## PROBLEM DESCRIPTION
When a picture appears in the listing, leave it out and copy the rest exactly as it stands.

## PROVIDED RECORDS
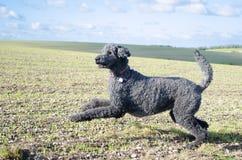 Pouncing Poodle against outdoor landscape Stock Photography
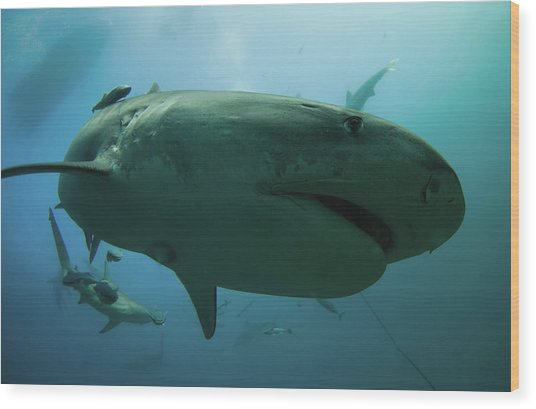 A Tiger Shark Inspecting The Camera Wood Print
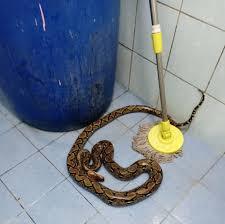トイレで噛みついた蛇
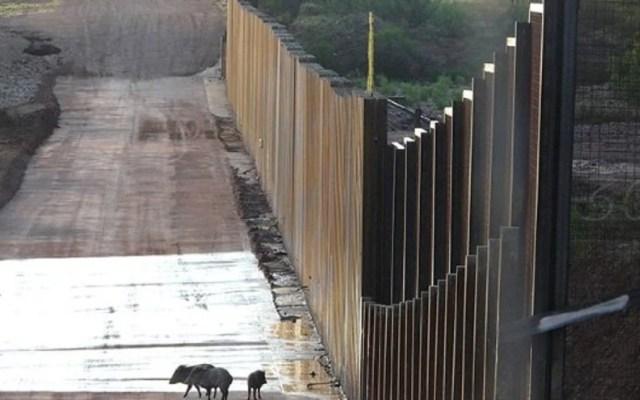 Cierra campaña para financiar el muro fronterizo - Foto de Defenders of Wildlife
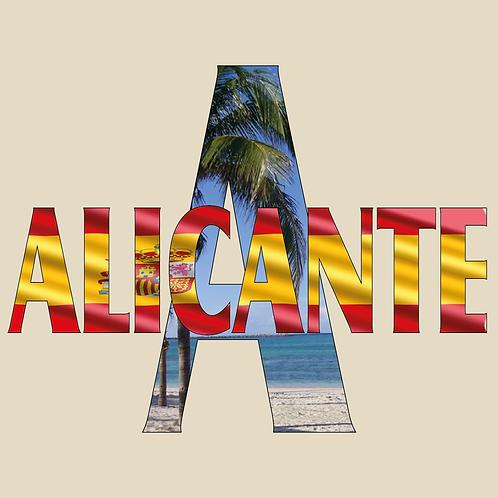 DISEÑOS ALICANTE 07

## ANSWER TO THIS EXERCISE
 Pouncing Poodle against outdoor landscape Stock Photography
 A Tiger Shark Inspecting The Camera Wood Print
トイレで噛みついた蛇
 Cierra campaña para financiar el muro fronterizo - Foto de Defenders of Wildlife
 DISEÑOS ALICANTE 07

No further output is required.